REQUEST> Please rewrite everything from the start of the records down to the line containing "3666 centimetres", swapping each "nearer" for "closer" and leaving all else unchanged. Omit the pictures from your answer.

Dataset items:
>>>

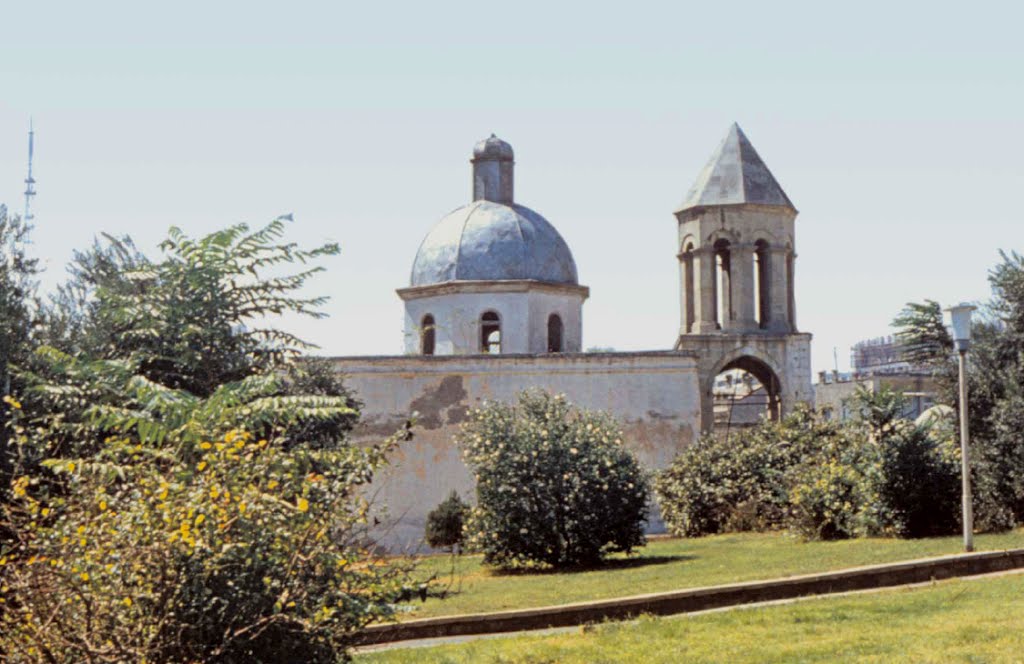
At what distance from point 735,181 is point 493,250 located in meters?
6.42

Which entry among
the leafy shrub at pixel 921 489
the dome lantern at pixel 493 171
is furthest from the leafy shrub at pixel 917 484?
the dome lantern at pixel 493 171

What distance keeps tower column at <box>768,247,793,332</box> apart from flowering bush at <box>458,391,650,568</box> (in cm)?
1547

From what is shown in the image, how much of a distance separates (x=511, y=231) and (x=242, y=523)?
27.7 metres

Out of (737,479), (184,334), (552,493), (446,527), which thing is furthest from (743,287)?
(184,334)

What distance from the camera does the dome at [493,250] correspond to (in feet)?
120

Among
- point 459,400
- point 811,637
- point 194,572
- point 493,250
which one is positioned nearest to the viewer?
point 194,572

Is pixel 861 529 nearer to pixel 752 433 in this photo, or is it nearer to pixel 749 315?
pixel 752 433

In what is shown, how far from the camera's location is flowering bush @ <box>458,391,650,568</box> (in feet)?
69.2

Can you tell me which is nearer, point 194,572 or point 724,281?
point 194,572

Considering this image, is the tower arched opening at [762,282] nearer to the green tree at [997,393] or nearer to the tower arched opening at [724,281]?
the tower arched opening at [724,281]

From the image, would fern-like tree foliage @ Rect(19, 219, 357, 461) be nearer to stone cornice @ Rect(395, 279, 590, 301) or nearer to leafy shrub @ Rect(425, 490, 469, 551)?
leafy shrub @ Rect(425, 490, 469, 551)

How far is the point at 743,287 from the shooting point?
3666 centimetres

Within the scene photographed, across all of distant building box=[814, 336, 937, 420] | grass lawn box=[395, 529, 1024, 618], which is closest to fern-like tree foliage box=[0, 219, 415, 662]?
grass lawn box=[395, 529, 1024, 618]

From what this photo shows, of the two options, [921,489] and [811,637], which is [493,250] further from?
[811,637]
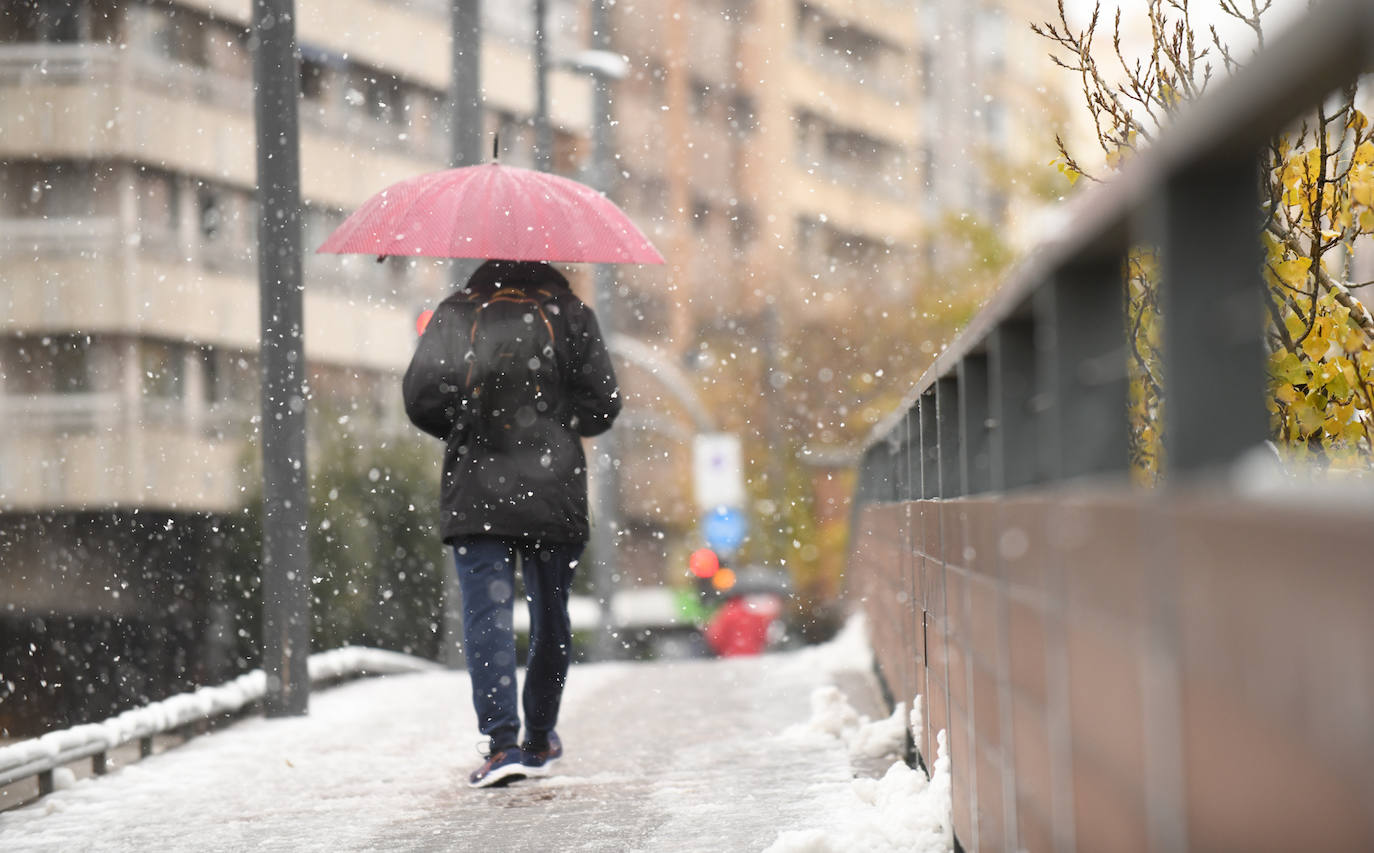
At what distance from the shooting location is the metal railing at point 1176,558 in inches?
59.4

<<<

SOLUTION TO THIS EXERCISE>
At what distance from point 735,181 is point 493,250 located in meters?
6.42

Which entry among
the leafy shrub at pixel 921 489
the dome lantern at pixel 493 171
is furthest from the leafy shrub at pixel 917 484?
the dome lantern at pixel 493 171

What distance keeps tower column at <box>768,247,793,332</box> apart from flowering bush at <box>458,391,650,568</box> (in cm)?
1547

From what is shown in the image, how much of a distance separates (x=511, y=231) and (x=242, y=523)?
27.7 metres

Out of (737,479), (184,334), (552,493), (446,527), which thing is furthest from (743,287)?
(184,334)

What distance from the camera does the dome at [493,250] correspond to (in feet)?
120

Among
- point 459,400
- point 811,637
- point 194,572
- point 493,250
which one is positioned nearest to the viewer?
point 194,572

Is pixel 861 529 closer to pixel 752 433 in this photo, or is it closer to pixel 749 315?
pixel 752 433

In what is shown, how far from the camera's location is flowering bush @ <box>458,391,650,568</box> (in feet)?
69.2

Can you tell me which is closer, point 194,572 or point 724,281?
point 194,572

Considering this image, is the tower arched opening at [762,282] closer to the green tree at [997,393] or closer to the tower arched opening at [724,281]?
the tower arched opening at [724,281]

From the image, would fern-like tree foliage @ Rect(19, 219, 357, 461) be closer to stone cornice @ Rect(395, 279, 590, 301) or closer to leafy shrub @ Rect(425, 490, 469, 551)?
leafy shrub @ Rect(425, 490, 469, 551)

How far is the point at 743,287 from the shooting point?
3666 centimetres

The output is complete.